De schoonheid van de doorsnede van het lamsruggetje staat vast, en kan wedijveren met die van een bosje jonge waterkers. Dunne randen spek omkransen het nu weke, eens als de wangen van professor Lieftinck zo strakke spiervlees waarmee het dier zijn kuitenflikkers maakte. Bijzonder is de binnenzijde van de bovenste rand van de buitenste speklaag die zowel de jonge Felix Valloton als de oude Saul Steinberg in gedachten brengt.
Muzikaal gesproken doen deze details eens te meer denken aan de Sonate voor Twee Piano’s van Stravinsky, hoewel waterkers daar ook hoog bij scoort.
Neem niet alleen daarom een bosje waterkers. Snij het door en kijk. Alsof je in de microfoto van een raderdiertje valt. Vroeger keken de mensen minder naar de doorsnede van waterkers; waterkers was verdacht omdat er een slechte slak in huisde die als hij het geluk had om ondoorgesneden in de menselijke buik terecht te komen, opvrat wat hem voor zijn slijmspoor kwam. Tot alles op was. Heel wat op vakantie gaande fijnproevers zijn sindsdien vermist. Sindsdien eten we gekweekte waterkers. Met vrijwel net zoveel platinumsmaak als vroeger.
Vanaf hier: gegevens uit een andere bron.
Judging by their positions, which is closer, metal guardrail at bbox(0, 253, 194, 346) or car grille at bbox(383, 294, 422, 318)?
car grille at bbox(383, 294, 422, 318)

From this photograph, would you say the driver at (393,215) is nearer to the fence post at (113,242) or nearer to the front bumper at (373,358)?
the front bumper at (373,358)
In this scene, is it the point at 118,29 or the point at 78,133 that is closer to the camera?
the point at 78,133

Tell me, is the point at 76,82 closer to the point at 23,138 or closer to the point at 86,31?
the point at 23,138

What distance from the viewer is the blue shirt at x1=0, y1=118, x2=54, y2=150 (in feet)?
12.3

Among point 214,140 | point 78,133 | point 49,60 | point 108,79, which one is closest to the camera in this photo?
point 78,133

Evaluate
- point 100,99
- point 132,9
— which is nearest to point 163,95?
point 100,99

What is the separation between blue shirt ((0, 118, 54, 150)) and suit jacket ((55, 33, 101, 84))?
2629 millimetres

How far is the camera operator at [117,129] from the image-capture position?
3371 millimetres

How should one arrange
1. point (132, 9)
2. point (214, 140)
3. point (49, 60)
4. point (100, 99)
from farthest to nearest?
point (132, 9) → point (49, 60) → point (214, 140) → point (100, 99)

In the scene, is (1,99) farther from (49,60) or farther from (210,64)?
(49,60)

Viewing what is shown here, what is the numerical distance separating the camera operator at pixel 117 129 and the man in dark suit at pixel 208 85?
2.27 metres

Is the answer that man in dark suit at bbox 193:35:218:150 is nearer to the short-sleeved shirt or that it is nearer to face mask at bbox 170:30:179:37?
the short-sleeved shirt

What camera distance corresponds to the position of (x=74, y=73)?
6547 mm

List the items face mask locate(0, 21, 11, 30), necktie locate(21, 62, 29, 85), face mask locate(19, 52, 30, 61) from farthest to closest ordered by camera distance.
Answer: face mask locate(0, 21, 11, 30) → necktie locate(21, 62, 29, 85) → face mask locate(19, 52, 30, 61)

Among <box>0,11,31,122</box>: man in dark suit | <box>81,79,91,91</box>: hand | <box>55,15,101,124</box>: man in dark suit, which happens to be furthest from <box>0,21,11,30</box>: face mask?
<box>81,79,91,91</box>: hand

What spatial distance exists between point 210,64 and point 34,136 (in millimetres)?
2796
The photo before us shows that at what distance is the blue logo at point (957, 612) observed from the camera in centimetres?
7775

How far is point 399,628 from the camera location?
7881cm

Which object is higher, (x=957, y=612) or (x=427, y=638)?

Schil een appel, met name Granny Smith, verwijder klokhuis en snij in twaalf parten. Doop aan alle zijden in citroensap en vermeng met een half bosje (bovenste helft) ondanks alles gewassen waterkers. Beetje zwarte peper, drie druppels kostbare olijfolie. Het is een echt New York-recept. Op mooie dagen weet ik zelfs nog hoe de naam van de kok was: Charles Ranhofer.